Le Tribunal administratif de Lille a rejeté la requête de M. A..., ressortissant turc, qui contestait un arrêté préfectoral du 18 juillet 2025 l'obligeant à quitter le territoire français sans délai, avec interdiction de retour d'un an. Statuant par ordonnance sur le fondement de l'article R. 222-1 du code de justice administrative, le tribunal a écarté les moyens de légalité externe (incompétence et insuffisance de motivation) comme infondés, et a jugé que le moyen tiré de l'erreur manifeste d'appréciation n'était pas assorti de précisions suffisantes. La solution retenue est le rejet de l'intégralité des conclusions de la requête.
Texte intégral
Vu la procédure suivante :
Par une requête enregistrée le 19 juillet 2025, M. B... A... demande au tribunal :
1°) d’annuler l’arrêté du 18 juillet 2025 par lequel le préfet du Pas-de-Calais l’a obligé à quitter le territoire français sans délai de départ volontaire, a fixé le pays de destination de la mesure d’éloignement et lui a interdit le retour sur le territoire français pour une durée d’un an ;
2°) d’enjoindre au préfet du Pas-de-Calais de lui délivrer une autorisation provisoire de séjour à compter de la notification de la décision à intervenir, sous astreinte de 152,45 euros par jour de retard et de procéder au réexamen de sa situation.

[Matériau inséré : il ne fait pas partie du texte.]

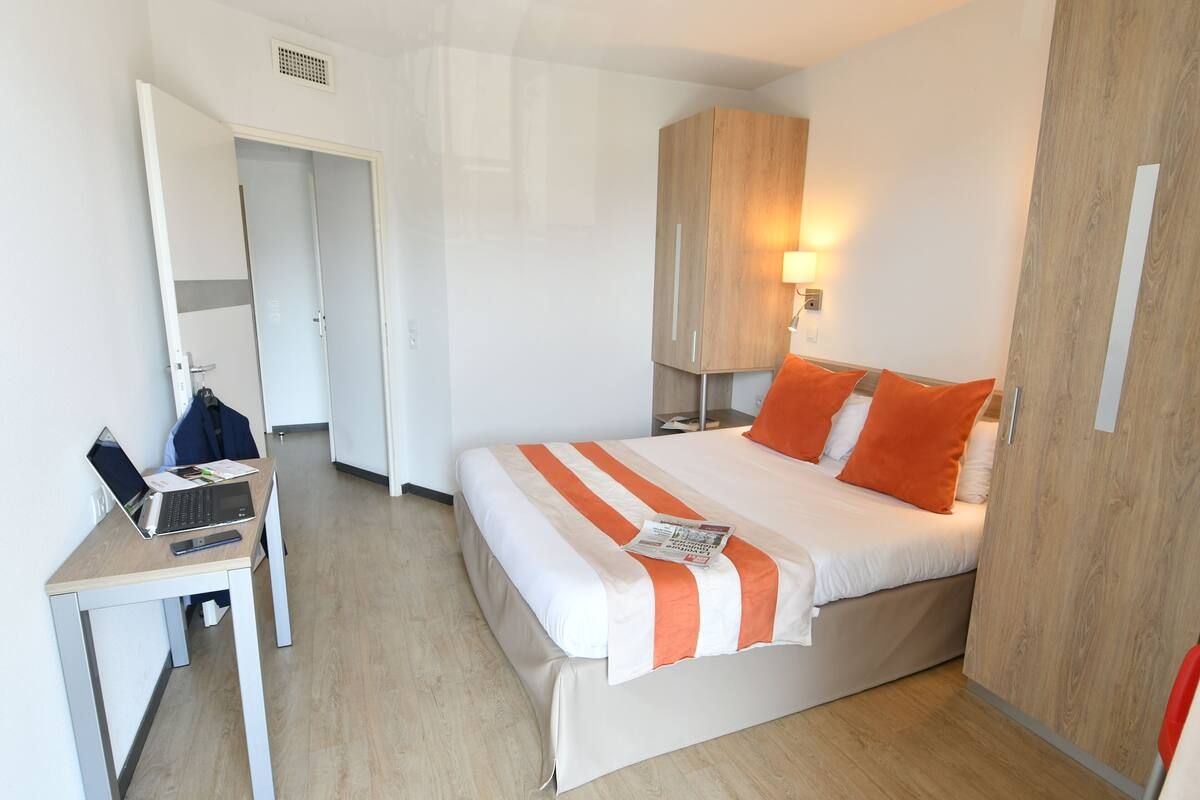 A hotel room with a bed, a desk with a laptop, a wardrobe, and a bedside lamp.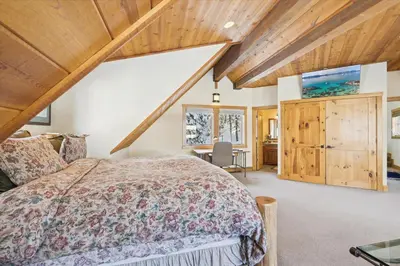 a bedroom with a bed and a wooden ceiling at Silverado Lodge at Palisades - 4BR w Private Hot Tub & Ski Shuttle in Olympic Valley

Vu les autres pièces du dossier.
Vu le code de justice administrative.
Considérant ce qui suit :
1. Aux termes de l’article R. 222-1 du code de justice administrative : « (…) les présidents de formation de jugement des tribunaux (…) peuvent, par ordonnance : (…) 7° Rejeter, après l’expiration du délai de recours (…), les requêtes ne comportant que des moyens de légalité externe manifestement infondés, des moyens irrecevables, des moyens inopérants ou des moyens qui ne sont assortis que de faits manifestement insusceptibles de venir à leur soutien ou ne sont manifestement pas assortis des précisions permettant d’en apprécier le bien-fondé (…) ».
2. M. A..., ressortissant turc né le 14 août 1994 à Sehitkamil (Turquie), désormais libéré de rétention administrative, demande au tribunal d’annuler les décisions du 18 juillet 2025 portant obligation de quitter le territoire français sans délai, fixant le pays de renvoi et lui interdisant de retourner sur le territoire français pour une durée d’un an.
3. En premier lieu, eu égard au caractère réglementaire des arrêtés de délégation de signature, soumis à la formalité de publication, le juge peut, sans méconnaître le principe du caractère contradictoire de la procédure, se fonder sur l’existence de ces arrêtés alors même que ceux-ci ne sont pas versés au dossier. Par un arrêté du 17 juillet 2025, publié le même jour au recueil n°62-2025-191 des actes administratifs des services de l’État dans le département, le préfet du Pas-de-Calais a donné délégation à M. C..., chef du bureau de l’éloignement, à l’effet de signer les décisions en litige. Par suite, le moyen tiré de l’incompétence de l’auteur des décision attaquées doit être écarté.
4. En deuxième lieu, le préfet du Pas-de-Calais a mentionné avec suffisamment de précision les circonstances de fait et de droit sur lesquelles il s’est fondé pour prendre les décisions portant obligation de quitter le territoire français sans délai de départ volontaire, fixation du pays de destination et interdiction de retour sur le territoire français. Par suite, le moyen tiré de l’insuffisance de motivation des décisions attaquées doit être écarté.
5. En troisième et dernier lieu, si M. A... soutient que les décisions attaquées sont entachées d’une erreur manifeste d’appréciation et méconnaissent sa situation personnelle, ce moyen n’est manifestement pas assorti des précisions permettant au tribunal d’en apprécier le bien-fondé.
6. Il résulte de tout ce qui précède, le délai de recours étant expiré et M. A... n’ayant annoncé aucun mémoire complémentaire, qu’il y a lieu de rejeter la requête de M. A..., en toutes ses conclusions, en faisant application des dispositions du 7° de l’article R. 222-1 du code de justice administrative.
O R D O N N E :
Article 1er : La requête de M. A... est rejetée.
Article 2 : La présente ordonnance sera notifiée à M. B... A....
Fait à Lille, le 05 décembre 2025.
La présidente de la 1ère chambre,
signé
AM. Leguin
La République mande et ordonne au préfet du Pas-de-Calais en ce qui le concerne et à tous commissaires de justice à ce requis en ce qui concerne les voies de droit commun contre les parties privées de pourvoir à l’exécution de la présente ordonnance.